輪中と淡水魚




●輪中とは
文献による輪中の定義は、「治水から耕地や集落を防御するために、その周囲に堤防をめぐらしたものでこの囲堤のことを輪中と称した。 そしてこの輪中をひとつの生活の単位としてそれぞれ水防共同体を形成している特異な地域」とあり、 「水防共同体として特異な社会構造をもつっている輪中地域は、 木曽三川(木曽川・長良川・揖斐川)流域のみに見られるもである」とも記してあります。 輪中に関しては小学校で勉強された方も多くいらっしゃるのではないかと思います。
輪中地域を淡水魚関連からの視点で見ると、「輪中地域と呼ばれる場所にある水域は、 淡水魚にとって特殊で良好な生息水域を図らずも提供し、 その中の魚を捕るために生まれた独自の漁法が存在する地域」と勝手ながら私は位置付けたいと思います。

●輪中の水環境
輪中には以下のような水環境があります。
【堀田】
伝統的な水田形態のひとつです。詳しくは下記。
【がま】
輪中地域では湧水が湧く場所をがま(河間)と呼んでいます。小規模な池や湿地帯状の水域から、たたみ1畳程度の石垣などで囲いがされた水域まであり様々です。水温は湧水が枯れない限り15℃前後を保っています。がまにはハリヨやアブラハヤなどが主に見られます。

#### [問題]
本文によると、がまの水温は何℃前後に保たれていますか。

#### [提供資料]

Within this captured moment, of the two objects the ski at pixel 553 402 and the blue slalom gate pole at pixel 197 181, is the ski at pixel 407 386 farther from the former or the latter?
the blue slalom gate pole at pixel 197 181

#### [解答]
湧水が枯れない限り、15℃前後に保たれています。